Yengeç burcuyla iyi anlaşırım. Fransa Turu da bir yengeç. Beni pozitif etkiliyor, kendimi ifade etmemi sağlıyor. Her sene Temmuz ayında yeni bir heyecan buluyorum, spora ve insana dair yeni şeyler öğreniyorum. Kendimce keşifler yapıp kararlar alıyorum, felsefik çıkarımlarda bulunuyorum. Cumartesi günü, Porto Vecchio'da Tour'un havasını sindire sindire içime çekeceğim ve beni yine, yeniden sağaltmasını bekleyeceğim. İlaç niyetine...

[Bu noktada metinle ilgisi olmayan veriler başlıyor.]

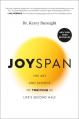  Joyspan: The Art and Science of Thriving in Life's Second Half 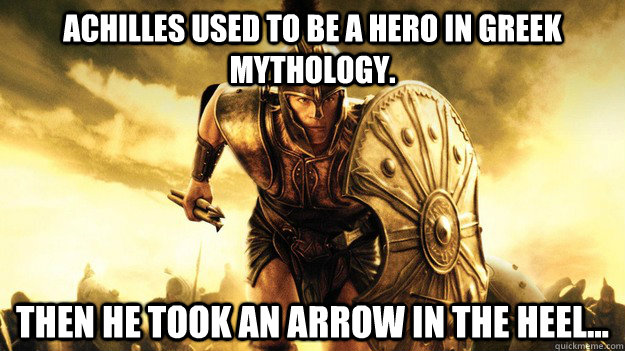 Achilles used to be a hero in greek mythology. Then he took an arrow in the heel... - Achilles used to be a hero in greek mythology. Then he took an arrow in the heel...  ...To the Heel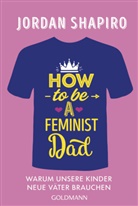 Jordan Shapiro - How to Be a Feminist Dad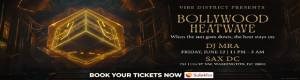 Bollywood Heatwave 2026 | Bollywood Night at SAX DC Washington DC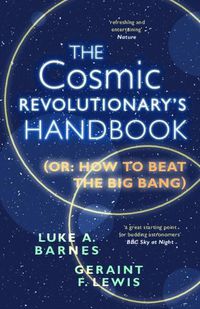 Cover image for The Cosmic Revolutionary's Handbook: (Or: How to Beat the Big Bang)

 100th Tour de France / 100ème Tour de France - Official Teaser

4 yorum:

  1. Nedense Bradley Wiggins'e göre her zaman içimde daha pozitif duygular beslediğim Froome için beklediği fırsat sonunda geldi.Geçen sene Wiggins'in önüne atak yaparken ki halleri hala gözümün önünde.Bu sene bunun hakkını vermesini ve onların sadece bir güç gösterisi veya şov olmadığını ispatlamasını bekliyorum.Form olarak diğer sarı mayo iddalılarının da önünde görünüyor.

    Dopingci Contador'u sevmiyorum ama bu sene temiz bir şekilde bu turu kazanmayı başabilirse Froome'dan daha fazla onu alkışlayacağıma söz veriyorum.Yeteneği tartışılmaz bir isim.

    Froome veya Contador yada diğerleri kimin kazandığı aslında çok önemli değil benim için önemli olan her sene Haziran ayının başı ile birlikte başlayan içimdeki heyecan ve kıpırtı.

    Son olarak genel hatlarıyla TDF 2013'ün hemen hemen her kısmına değinen bu güzel yazı içinde Sarper Bey'e teşekkürler.



    YanıtlaSil
  2. Bu bisiklet sporuna sizin yazılarınız ve yorumlarınız sayesinde bağladım. Baştan sona soluksuz okudum ve içimi bir heyecan kapladı.

    Sagan-Gripiel-Degenkolb-vs. hala bir Cavendish değiller kesinlikle.

    Froome-Contador rekabetin gelirsek, bu sezon Froome her şeyi hakediyor. Geçen sene de zaten burada -bence çok talihsiz bir şekilde- arka planda kalmak zorunda kalmıştı. Adı dopinge karışınca ben bir sporcudan soğuyorum ister istemez. Contador ne yaparsa yapsın eski saygınlığını kazanabilir mi gözümde bilemiyorum.

    Teşekkürler yazınız için :)

    YanıtlaSil
    Yanıtlar
    1. Aynen bende Furkan Bey tv karşısında oturup bir yarışı izlerken insan biraz olsun mu sıkılmaz.Bu sporu ne kadar çok sevsemde yayında yapılan konuşmalar diyaloglar çok etkili oluyor.Yarışın monoton gittiği yerlerde bile sırf güzel yorumlar muhabbetler ve espriler adına 1 kere bile kanal değiştirmiyorum.Bu spora çok büyük emekleri olduğuna inanıyorum özellikle bizim gibi bu sporun haketmediği yerlerde olan bir ülkede.

      Sil
    2. en çok Fransa şehrindeki özel şeyler (Şaraplar, peynirler, yapılar ve onların tarihleri gibi konular) ilgimi çekiyor. Aynı zamanda her daim Star Wars'a kayabilme ihtimali bulunan sohbeti de takip etmek çok eğlenceli.